Sorting by CONTROL Variables |
If you specify a CONTROL statement, PROC SURVEYSELECT sorts the input data set by the CONTROL variables before selecting the sample. If you also specify a STRATA statement, the procedure sorts by CONTROL variables within strata. Sorting by CONTROL variables is available for systematic and sequential selection methods, which include METHOD=SYS, METHOD=PPS_SYS, METHOD=SEQ, and METHOD=PPS_SEQ. Sorting provides additional control over the distribution of the sample and gives some benefits of proportionate stratification.
Control sorting is not available when you use a SAMPLINGUNIT statement, which defines groups of observations as units (clusters) for sample selection. See the description of the SAMPLINGUNIT statement for information about ordering clusters before systematic or sequential selection.
When you specify a CONTROL statement, the sorted data set replaces the input data set by default. Alternatively, you can use the OUTSORT= option to name an output data set that contains the sorted input data set.

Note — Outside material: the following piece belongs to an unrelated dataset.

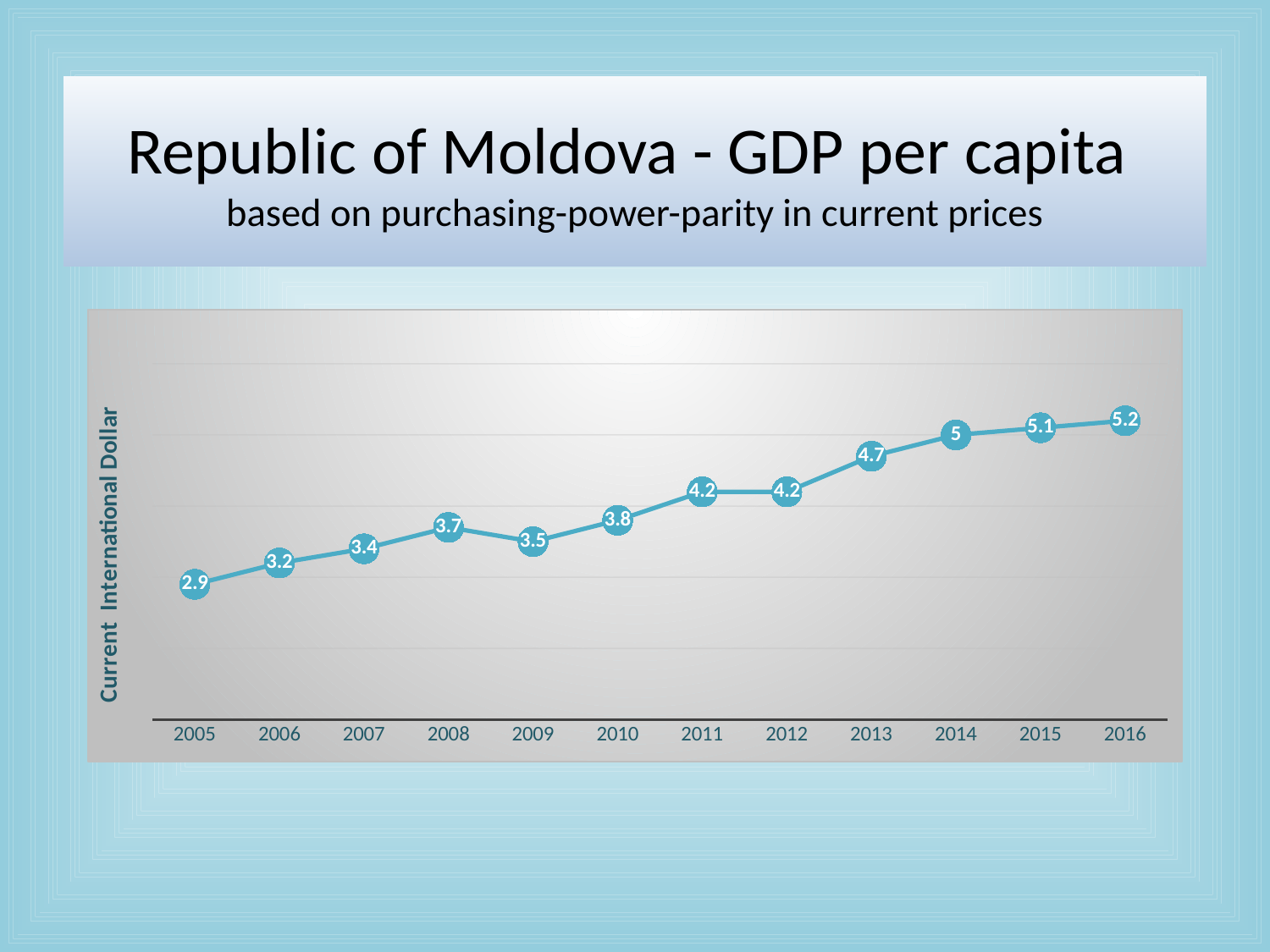
What is the label of the vertical axis? Current International Dollar What kind of chart is shown on the slide? line chart Which year has a larger value, 2008 or 2009? 2008 What is the difference between the values for 2016 and 2005? 2.3 What is the difference between the values for 2008 and 2009? 0.2 Do the values generally rise or fall from 2005 to 2016? rise How many years are plotted on the x axis? 12 What is the GDP per capita value shown for 2005? 2.9 What is the GDP per capita value shown for 2009? 3.5 Which year has the highest GDP per capita value? 2016 Which year has the lowest GDP per capita value? 2005 What is the GDP per capita value shown for 2013? 4.7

PROC SURVEYSELECT provides two types of sorting: hierarchic serpentine sorting and nested sorting. By default (or if you specify the SORT=SERP option), the procedure uses serpentine sorting. If you specify the SORT=NEST option, then the procedure sorts by the CONTROL variables according to nested sorting. These two types of sorting are equivalent when there is only one CONTROL variable.
If you request nested sorting, PROC SURVEYSELECT sorts observations in the same order as PROC SORT does for an ascending sort by the CONTROL variables. See the chapter "The SORT Procedure" in the Base SAS Procedures Guide for more information. PROC SURVEYSELECT sorts within strata if you also specify a STRATA statement. The procedure first arranges the input observations in ascending order of the first CONTROL variable. Then within each level of the first control variable, the procedure arranges the observations in ascending order of the second CONTROL variable. This continues for all CONTROL variables that are specified.
In hierarchic serpentine sorting, PROC SURVEYSELECT sorts by the first CONTROL variable in ascending order. Then within the first level of the first CONTROL variable, the procedure sorts by the second CONTROL variable in ascending order. Within the second level of the first CONTROL variable, the procedure sorts by the second CONTROL variable in descending order. Sorting by the second CONTROL variable continues to alternate between ascending and descending sorting throughout all levels of the first CONTROL variable. If there is a third CONTROL variable, the procedure sorts by that variable within levels formed from the first two CONTROL variables, again alternating between ascending and descending sorting. This continues for all CONTROL variables that are specified. This sorting algorithm minimizes the change from one observation to the next with respect to the CONTROL variable values, thus making nearby observations more similar. For more information about serpentine sorting, see Chromy (1979) and Williams and Chromy (1980).